- Written task 1:
Answer these questions from the passage on the Pyramids.
(a) How many objections did that form of bottling up labour have?
(b) What is the one thing that can be stored in a Pyramid?
(c) Which district's reclamation from the Desert by irrigation later occurred to the builders' successors?
╭─ Text to read
But this form of bottling up labour, and which only one man in the kingdom could practise, had two objections. It was of the utterly barren sort: it paid no dividends. He had no enjoyment of any kind from it. This was the first objection; and the other was, that if it was continued too long—and this might be the result at any moment—the man who was thus hoarding up his treasures would prove to have been hoarding them up for others, and not for himself; and so he would get no particle of advantage from them.
What, then, was he to do? How was what he had to be spent in such a manner as that he might himself get something from it? How was he to have himself the spending of it? A Pyramid is utterly unproductive, and all but utterly useless. It is a building that does not give shelter to any living thing, in which nothing can be stored up, excepting a corpse, and that cannot even be entered. Still it was of as much benefit to the man who built it as leaving the surplus labour, and food he had at his disposal, and the valuables he had in his treasury, unused would be. And those who built Pyramids had at their absolute command any amount of labour, and any amount of food. Here, then, was a great temptation to raise monuments of this kind to themselves. What treasure they had might as well be sunk in stones, as remain bottled up barrenly. They would, at all events, spend it themselves, and get for it an eternal monument. They would have the pleasure of raising themselves their own monuments. They would have the satisfaction of providing a safe and magnificent abode for their own mummies.
If they had had at home Egyptian Three per Cent. Government Consols, or could have bought Chinese, Hindoo, or Assyrian Five per Cent. Stocks; or if the thought had occurred to them, which not long afterwards did occur to their successors, of reclaiming from the Desert, by irrigation, the district of the Faioum; or if they had foreseen that in times to come the Hyksos and the Persians might invade Egypt, and that possibly a rampart from Pelusium to the metropolis, such as was afterwards constructed, might assist in keeping them in check in the Desert, where there would be a chance of their perishing from thirst; or if Egypt had been, like Ceylon, a country in which mountain streams could be dammed up in the wet season for irrigating the land in the dry; or, like Yucatan, where enormous tanks for the storage of the rainfall are indispensable; then it is evident that the surplus labour and food, and the silver ingots in the King’s treasury, would have been spent in some one or other of these ways. But some of these things were not possible in Egypt, and the time for thinking of the others had not yet come. There was, therefore, no alternative. It must be something as unproductive as a Pyramid, or a temple. The intense selfishness of man, such as he was in those early days, prevented his having any repugnance to the idea of a Pyramid all for himself: it rather, on the contrary, commended the idea to his mind. And so it came about that the Pyramids were built. The whole process is as clear to us as it would be, had we ourselves, in some well-remembered stage of a previous existence, been the builders, and not Cheops and Chephren. We see the conditions under which they acted, and the mental process by which they were brought to the only conclusion possible to them.
╰─
- Written task 2:
Pull out every line of the records that holds the string "instances". Case counts.
╭─ Data extract
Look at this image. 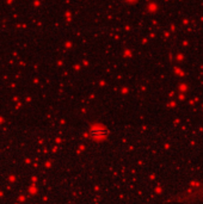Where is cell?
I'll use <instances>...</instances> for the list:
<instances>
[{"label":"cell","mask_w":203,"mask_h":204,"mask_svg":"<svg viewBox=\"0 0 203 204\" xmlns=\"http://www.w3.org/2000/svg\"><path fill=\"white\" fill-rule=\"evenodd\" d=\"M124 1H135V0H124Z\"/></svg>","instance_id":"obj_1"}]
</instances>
╰─
- Exercise result 1:
(a) Two.
(b) A corpse.
(c) The Faioum.

- Exercise result 2:
I'll use <instances>...</instances> for the list:
<instances>
</instances>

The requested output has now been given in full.